There’s a bizarre passage between Aaron’s death and the Israelites’ journey towards Edom. Numbers Chapter 21 verses 1-3 read “When the Canaanite, king of Arad, who dwelt in the Negev, heard that Israel was coming by way of the Atarim, he engaged Israel in battle and took some Israelites as captive. Israel made a vow to God, saying ‘If you deliver this people into our hand, we will proscribe their towns.’ God agrees to do so, delivering the Canaanites, and they and their cities were proscribed. That place was named Hormah.”
What does Hormah mean? It comes from the root herem, which many have heard as “excommunication.” The biblical meaning of herem, however, is a complete conquest, with no survivors, and with all the property consecrated to God. Our ancestors were instructed to kill all of the Canaanites, as they were one of the seven nations whose land Israel was to inherit. According to Numbers 21, they did just that.
This text has a very different outcome than that from two weeks ago, immediately following the incident of the spies, when we read in Numbers Chapter 14 Verse 45: “The Amalekites and the Canaanites who dwelt in the hill country came down and dealt them (the Israelites) a shattering blow at Hormah.” Why the discrepancy between the two texts? Why in one is Israel triumphant whereas in the other they are defeated?
Both texts begin with the Canaanites attacking Israel: the ending, however, is different. Rashi, the biblical commentator par excellence, who lived in the 11th century and who also worked as a vintner, references Tractate Rosh Hashnah in the Babylonian Talmud, which states that the Canaanite King heard that Aaron had died and that therefore the cloud of God’s presence was no longer on the Jewish people. Without their spiritual leader, our ancestors lost sight of God and were vulnerable to attack. Rashbam, Rashi’s grandson who lived in 12th century France, points out that Israel came “by way of the Atarim” and if one removes the letter “aleph” you get “tarim,” one of the names for the spies. In other words, the spies who said “the enemies are too big and numerous for us” receive their worst nightmare-those very enemies come after them, taking captives. Hayim ben Moshe ibn Attar, an 18th century Moroccan commentator who made Aliyah, points out what a major test this was for our ancestors, for if Israelites were being taken captive outside of the land of Israel, who knows what would happen when they reached the promised land?
Unlike the incident with the spies, however, the Israelites turned to God this time. They vowed to destroy all that was the Canaanites, as they had been commanded, if God delivered the Canaanites into their hands. God heard their voice and fulfilled his end of the bargain, delivering the Canaanites into the Israelites’ hands. The Israelites likewise fulfilled their vow, destroying the Canaanites.
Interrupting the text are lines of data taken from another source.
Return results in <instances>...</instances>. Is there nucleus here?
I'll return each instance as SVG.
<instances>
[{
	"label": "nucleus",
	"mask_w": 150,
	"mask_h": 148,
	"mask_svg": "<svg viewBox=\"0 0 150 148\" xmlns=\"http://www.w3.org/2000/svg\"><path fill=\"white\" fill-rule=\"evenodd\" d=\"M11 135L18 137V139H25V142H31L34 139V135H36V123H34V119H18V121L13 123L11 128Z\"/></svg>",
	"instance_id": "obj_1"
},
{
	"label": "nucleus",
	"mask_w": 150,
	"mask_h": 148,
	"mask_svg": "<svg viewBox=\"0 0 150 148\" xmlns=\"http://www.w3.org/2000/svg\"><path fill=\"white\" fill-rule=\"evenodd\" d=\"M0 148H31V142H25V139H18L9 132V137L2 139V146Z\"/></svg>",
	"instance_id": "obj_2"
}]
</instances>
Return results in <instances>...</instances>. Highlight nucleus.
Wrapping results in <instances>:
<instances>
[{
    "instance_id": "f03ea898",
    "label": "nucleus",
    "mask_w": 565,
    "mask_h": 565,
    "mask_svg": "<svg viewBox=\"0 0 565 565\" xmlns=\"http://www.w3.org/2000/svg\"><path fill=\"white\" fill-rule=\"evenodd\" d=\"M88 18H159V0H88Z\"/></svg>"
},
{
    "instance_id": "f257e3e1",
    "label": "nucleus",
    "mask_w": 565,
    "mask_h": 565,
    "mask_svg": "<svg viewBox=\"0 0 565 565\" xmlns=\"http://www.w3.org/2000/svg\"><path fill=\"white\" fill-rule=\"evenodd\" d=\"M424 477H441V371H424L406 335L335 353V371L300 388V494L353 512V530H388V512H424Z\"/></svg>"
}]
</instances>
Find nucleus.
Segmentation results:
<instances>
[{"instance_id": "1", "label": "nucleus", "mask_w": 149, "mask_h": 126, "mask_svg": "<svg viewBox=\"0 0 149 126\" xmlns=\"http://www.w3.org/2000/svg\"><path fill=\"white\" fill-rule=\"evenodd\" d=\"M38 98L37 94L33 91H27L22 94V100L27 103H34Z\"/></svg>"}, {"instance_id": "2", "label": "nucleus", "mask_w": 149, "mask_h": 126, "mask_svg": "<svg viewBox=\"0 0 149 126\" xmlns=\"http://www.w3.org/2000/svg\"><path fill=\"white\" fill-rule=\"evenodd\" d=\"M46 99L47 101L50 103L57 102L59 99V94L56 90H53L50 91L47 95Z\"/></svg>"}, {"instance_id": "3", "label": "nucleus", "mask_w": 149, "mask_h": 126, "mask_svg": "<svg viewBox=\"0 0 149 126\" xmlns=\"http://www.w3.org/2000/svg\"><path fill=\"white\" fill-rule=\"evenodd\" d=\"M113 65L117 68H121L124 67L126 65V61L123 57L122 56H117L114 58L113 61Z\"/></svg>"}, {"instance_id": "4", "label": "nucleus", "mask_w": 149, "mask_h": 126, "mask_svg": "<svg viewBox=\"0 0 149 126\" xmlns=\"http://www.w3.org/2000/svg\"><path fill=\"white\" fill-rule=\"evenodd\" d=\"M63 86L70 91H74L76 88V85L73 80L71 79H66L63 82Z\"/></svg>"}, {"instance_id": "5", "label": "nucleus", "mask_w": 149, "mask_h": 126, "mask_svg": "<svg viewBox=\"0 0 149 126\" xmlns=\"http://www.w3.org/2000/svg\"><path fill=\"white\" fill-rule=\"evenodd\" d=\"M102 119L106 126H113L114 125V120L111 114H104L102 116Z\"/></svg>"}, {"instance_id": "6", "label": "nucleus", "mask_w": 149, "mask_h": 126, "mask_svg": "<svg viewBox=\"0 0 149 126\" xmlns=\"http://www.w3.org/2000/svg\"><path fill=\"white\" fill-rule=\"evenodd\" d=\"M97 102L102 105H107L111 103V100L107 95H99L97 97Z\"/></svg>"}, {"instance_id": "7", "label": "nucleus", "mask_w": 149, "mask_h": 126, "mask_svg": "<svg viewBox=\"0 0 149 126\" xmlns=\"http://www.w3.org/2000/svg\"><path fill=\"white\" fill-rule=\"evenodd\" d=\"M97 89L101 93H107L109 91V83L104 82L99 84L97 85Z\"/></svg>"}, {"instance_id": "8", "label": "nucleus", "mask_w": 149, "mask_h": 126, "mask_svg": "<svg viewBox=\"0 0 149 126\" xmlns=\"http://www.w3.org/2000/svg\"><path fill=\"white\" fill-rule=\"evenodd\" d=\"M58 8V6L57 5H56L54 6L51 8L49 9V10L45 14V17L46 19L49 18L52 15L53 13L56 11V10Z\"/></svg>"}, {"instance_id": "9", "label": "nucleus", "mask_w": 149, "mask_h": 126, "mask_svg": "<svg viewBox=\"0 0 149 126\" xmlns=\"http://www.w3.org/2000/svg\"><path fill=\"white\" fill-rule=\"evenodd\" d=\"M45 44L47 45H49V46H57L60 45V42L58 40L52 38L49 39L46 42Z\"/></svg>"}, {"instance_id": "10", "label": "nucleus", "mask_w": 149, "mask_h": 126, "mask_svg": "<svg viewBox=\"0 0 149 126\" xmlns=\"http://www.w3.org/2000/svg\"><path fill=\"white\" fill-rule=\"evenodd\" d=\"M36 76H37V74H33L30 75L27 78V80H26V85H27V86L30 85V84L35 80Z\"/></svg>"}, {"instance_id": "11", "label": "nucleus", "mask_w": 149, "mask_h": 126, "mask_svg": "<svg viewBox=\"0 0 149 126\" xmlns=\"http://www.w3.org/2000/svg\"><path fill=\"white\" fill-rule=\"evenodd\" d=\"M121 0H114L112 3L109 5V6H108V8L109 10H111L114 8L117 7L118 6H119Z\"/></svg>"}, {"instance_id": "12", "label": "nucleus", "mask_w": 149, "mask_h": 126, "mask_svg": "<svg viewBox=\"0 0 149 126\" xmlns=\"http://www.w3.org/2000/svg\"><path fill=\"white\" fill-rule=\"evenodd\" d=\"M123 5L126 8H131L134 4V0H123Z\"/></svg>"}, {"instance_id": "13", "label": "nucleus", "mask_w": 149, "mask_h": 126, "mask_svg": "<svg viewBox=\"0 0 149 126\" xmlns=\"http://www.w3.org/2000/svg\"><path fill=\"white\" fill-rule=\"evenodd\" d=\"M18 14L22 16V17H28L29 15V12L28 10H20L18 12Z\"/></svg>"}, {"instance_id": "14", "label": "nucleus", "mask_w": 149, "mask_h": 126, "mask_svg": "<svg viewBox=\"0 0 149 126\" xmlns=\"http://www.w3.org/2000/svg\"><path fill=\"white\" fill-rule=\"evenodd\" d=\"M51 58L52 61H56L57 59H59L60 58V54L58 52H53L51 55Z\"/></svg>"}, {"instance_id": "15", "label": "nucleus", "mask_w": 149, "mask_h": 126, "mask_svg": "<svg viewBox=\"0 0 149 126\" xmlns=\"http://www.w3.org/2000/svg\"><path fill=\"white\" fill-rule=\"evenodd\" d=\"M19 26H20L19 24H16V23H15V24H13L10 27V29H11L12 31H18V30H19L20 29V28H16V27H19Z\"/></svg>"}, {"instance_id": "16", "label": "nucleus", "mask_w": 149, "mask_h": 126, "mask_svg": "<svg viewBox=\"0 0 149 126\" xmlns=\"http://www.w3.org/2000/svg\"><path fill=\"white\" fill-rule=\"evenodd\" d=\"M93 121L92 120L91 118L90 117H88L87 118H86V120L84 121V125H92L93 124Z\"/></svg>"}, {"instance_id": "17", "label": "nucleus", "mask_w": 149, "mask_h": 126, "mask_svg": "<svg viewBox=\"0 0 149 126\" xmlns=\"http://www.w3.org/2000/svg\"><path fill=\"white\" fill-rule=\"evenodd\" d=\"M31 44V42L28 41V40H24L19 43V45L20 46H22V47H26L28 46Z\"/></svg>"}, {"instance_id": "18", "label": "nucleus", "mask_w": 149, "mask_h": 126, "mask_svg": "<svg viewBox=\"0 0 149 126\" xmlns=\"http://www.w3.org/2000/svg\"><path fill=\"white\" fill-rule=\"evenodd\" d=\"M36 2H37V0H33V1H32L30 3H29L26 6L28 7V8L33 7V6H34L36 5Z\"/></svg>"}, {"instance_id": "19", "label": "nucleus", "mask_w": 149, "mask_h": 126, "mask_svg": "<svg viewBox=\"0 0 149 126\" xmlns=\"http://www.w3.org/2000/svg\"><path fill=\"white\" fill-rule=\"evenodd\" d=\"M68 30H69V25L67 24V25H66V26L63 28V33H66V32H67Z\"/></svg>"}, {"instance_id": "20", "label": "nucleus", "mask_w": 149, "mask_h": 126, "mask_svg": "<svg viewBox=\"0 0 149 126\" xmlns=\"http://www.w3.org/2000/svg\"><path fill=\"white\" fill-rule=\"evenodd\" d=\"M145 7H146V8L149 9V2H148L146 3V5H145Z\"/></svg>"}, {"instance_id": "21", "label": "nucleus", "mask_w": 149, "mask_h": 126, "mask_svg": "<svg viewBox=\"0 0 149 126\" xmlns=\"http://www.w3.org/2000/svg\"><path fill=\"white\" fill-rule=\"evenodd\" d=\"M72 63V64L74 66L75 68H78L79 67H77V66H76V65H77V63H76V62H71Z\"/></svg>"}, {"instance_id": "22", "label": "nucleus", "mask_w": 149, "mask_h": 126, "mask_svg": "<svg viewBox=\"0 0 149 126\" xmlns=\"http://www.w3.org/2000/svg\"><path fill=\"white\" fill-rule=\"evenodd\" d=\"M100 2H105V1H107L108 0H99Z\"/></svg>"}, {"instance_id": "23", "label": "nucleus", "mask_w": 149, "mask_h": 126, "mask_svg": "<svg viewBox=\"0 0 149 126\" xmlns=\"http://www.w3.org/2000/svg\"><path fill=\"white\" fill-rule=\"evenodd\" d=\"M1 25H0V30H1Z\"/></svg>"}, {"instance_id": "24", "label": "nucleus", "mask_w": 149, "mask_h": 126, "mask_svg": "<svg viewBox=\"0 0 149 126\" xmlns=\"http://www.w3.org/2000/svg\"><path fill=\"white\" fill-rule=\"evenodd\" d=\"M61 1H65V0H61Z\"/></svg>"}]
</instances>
What lessons can this section of the portion teach us? One is that our outlook often leads to the result that we achieve. The spies caused the Israelites not to believe they could succeed against the people of the land of Canaan-and so they got routed by the Canaanites. In contrast, two portions later the Israelites have learned their lesson: to have trust and faith in God. As a result, this time they succeed in defeating the Canaanites.
This lesson hit too close to home with the recent shooting of nine individuals at the Emmanuel AME Church in Charleston, South Carolina. This atrocity would lead most people to want the perpetrator, Dylan Roof, to be given a swift execution. Interestingly, however, the families and friends of the victims had a different message: they wanted Dylan to repent and put his faith in God! One even told Dylan that he’s welcome back to the Bible study at any time! These responses are difficult for us to understand. After all, we are the people who never forget the atrocities that have befallen our people-and rightly so. Perhaps the worshippers of Emmanuel AME have a lesson to teach us: we cannot control what comes our way but our challenge is to continue to have faith in God when atrocities occur. That does not mean that we do not seek justice but rather that we do not let the tragedies that come our way shatter our faith. My prayer for us on this Shabbat is that we remain steadfast and confident in our beliefs as to who we are and what our mission is in this world and that we do not allow anything to shake that core. In that way we will be victorious like our ancestors were. As it states in Pirkei Avot (Ethics of the Fathers): “Who is strong? One who controls his/her inclinations.” May we use all our thoughts and actions for good, and may they strengthen our faith in God, in ourselves and in one another-for each of us is made in the image of God. Shabbat Shalom.